MATERIALS PROVIDED:
================================

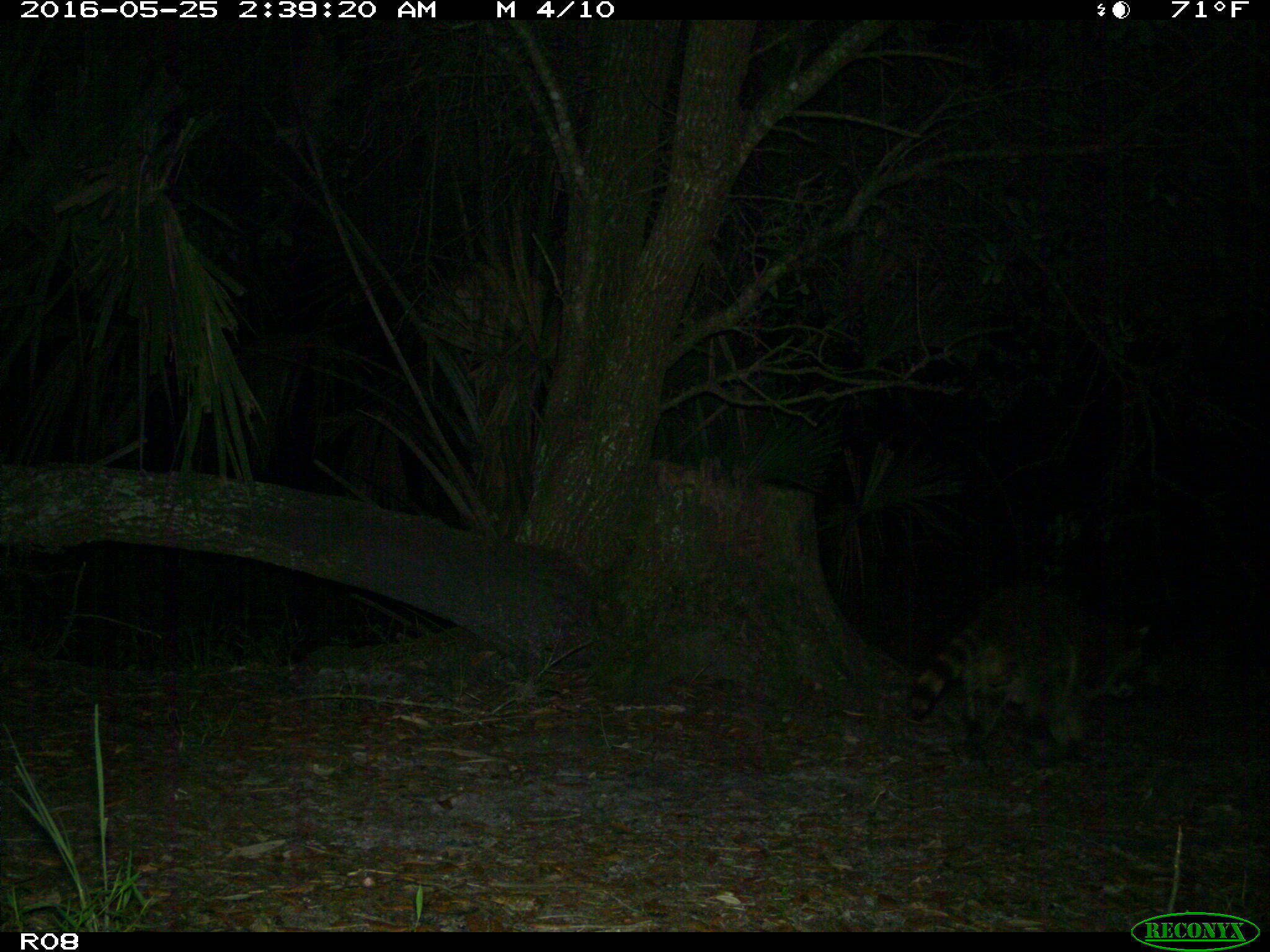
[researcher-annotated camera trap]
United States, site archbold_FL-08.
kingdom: Animalia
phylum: Chordata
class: Mammalia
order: Carnivora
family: Procyonidae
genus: Procyon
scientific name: Procyon lotor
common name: common raccoon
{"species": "Procyon lotor (common raccoon)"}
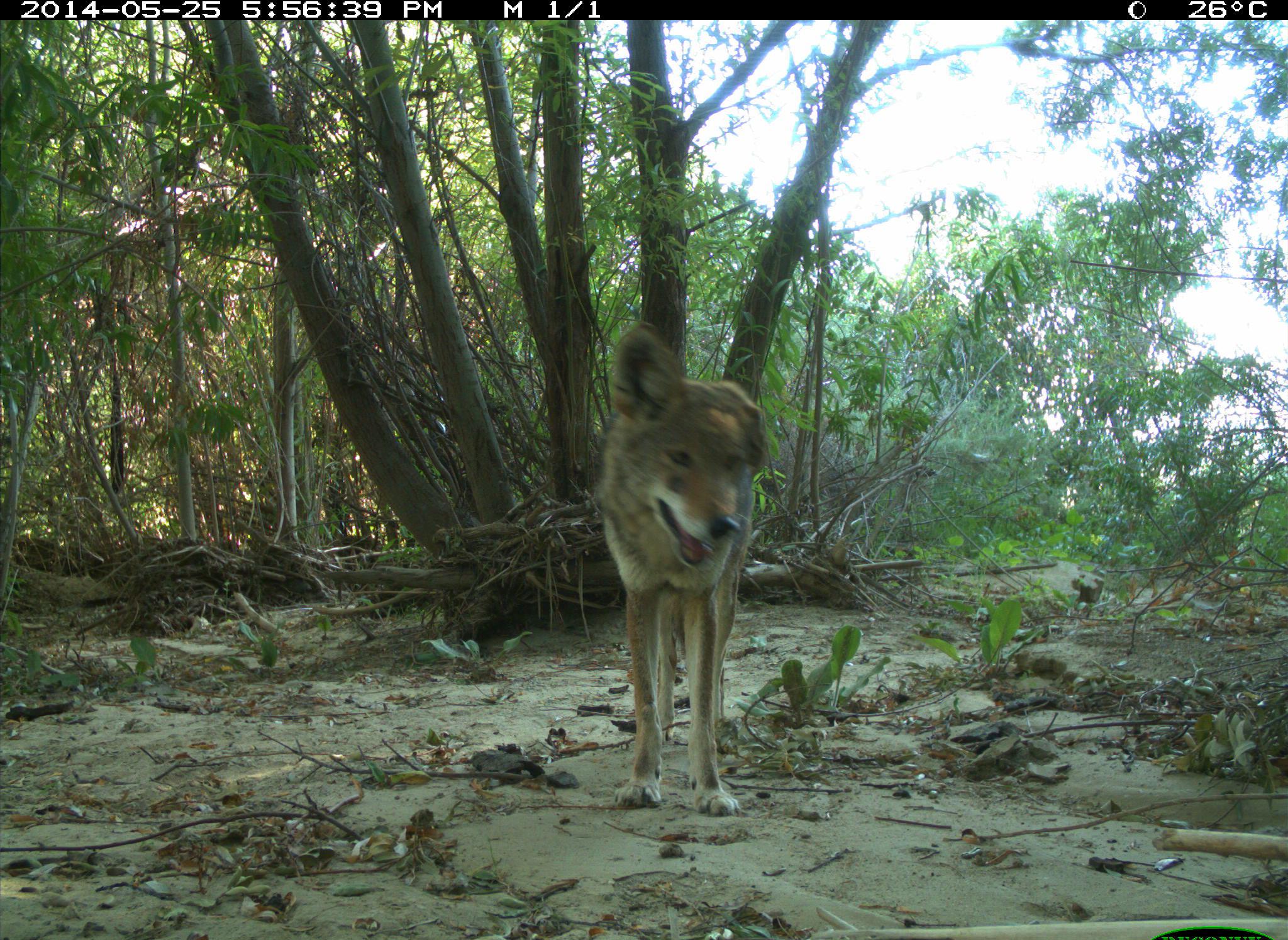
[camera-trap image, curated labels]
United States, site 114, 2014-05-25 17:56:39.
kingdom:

================================

TRY IT:
What you produce should repeat the data word for word while omitting all images.

RESPONSE AREA:
[researcher-annotated camera trap]
United States, site archbold_FL-08.
kingdom: Animalia
phylum: Chordata
class: Mammalia
order: Carnivora
family: Procyonidae
genus: Procyon
scientific name: Procyon lotor
common name: common raccoon
{"species": "Procyon lotor (common raccoon)"}
[camera-trap image, curated labels]
United States, site 114, 2014-05-25 17:56:39.
kingdom:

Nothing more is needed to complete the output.